Nigeria recently overtook India as the country with the greatest amount of people living in extreme poverty. Close to half of the country’s population, an estimated 87 million individuals, and up to 60% of them under the age of 25 years, are possibly living daily on less than US$2 PPP (Purchasing Power Parity). Some economists project that by 2050, Nigeria will account for more than 20% of the world’s extremely poor people – caused in part by high rates of population growth outstripping economic growth.

This population growth is predominantly in the younger age groups, and a growing number of youth living in grassroots communities are confronted by endemic poverty and accompanying insecurity which further deters access to services and opportunities.

However, there remain those community members who are willing to volunteer their time and lead projects to develop and improve their community.

These community leaders are quite passionate and innovative in their efforts to lift their communities out of poverty; however, inadequate access to information and resources negatively affects and limits their impact in trying to create sustainable development and long-term social change.

The national summit aims to bridge this gap and empower participants with best practices in development. Under the theme, Achieving Community-Led Development through Community-Driven Development Projects, it brought together aspiring leaders in politics and business, students, government officials and policy makers, healthcare providers, educators, staff of public agencies or private corporations, as well as self-employed owners of social enterprises, civil society and faith based organizations from 16 states of Nigeria, the FCT and the United States.

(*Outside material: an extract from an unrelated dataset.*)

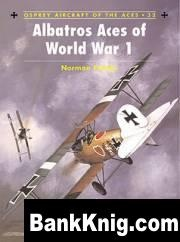 Книга Albatros Aces of World War 1 pdf  19,5Мб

The agenda included workshops, panel sessions, one-on-one clinics, mentoring tables and networking, all geared towards sharing the latest in community-led development, plus governance and accountability strategies for project implementation. Some of the hot topics were structured around sustainable Development Goals, Story-telling, grant writing and donor engagement, etc.

The SI4DEV Partners Training Program also graduated the 2018 class of partners, ambassadors and fellows at the event. The 6 months online fellowship program aims to create thriving and resilient communities, with focus on health, education, governance and enterprise. Using an ‘a la carte’ training model caters to the different capacity levels and learning styles of participants, it delivers experience and skills in core areas like team work, needs assessment, action planning, project management, evaluation, and sustainability.

SI4DEV Partners from various states also got to showcase best practices from their location group’s ‘learn-by-doing’ projects and micro-projects including advocacy campaigns, vocational training, voter education, handwashing promotions, up-skilling civil society groups and humanitarian outreach.

The event was the first of the kind in Nigeria and took place in Abuja from November 15th to 17th 2018.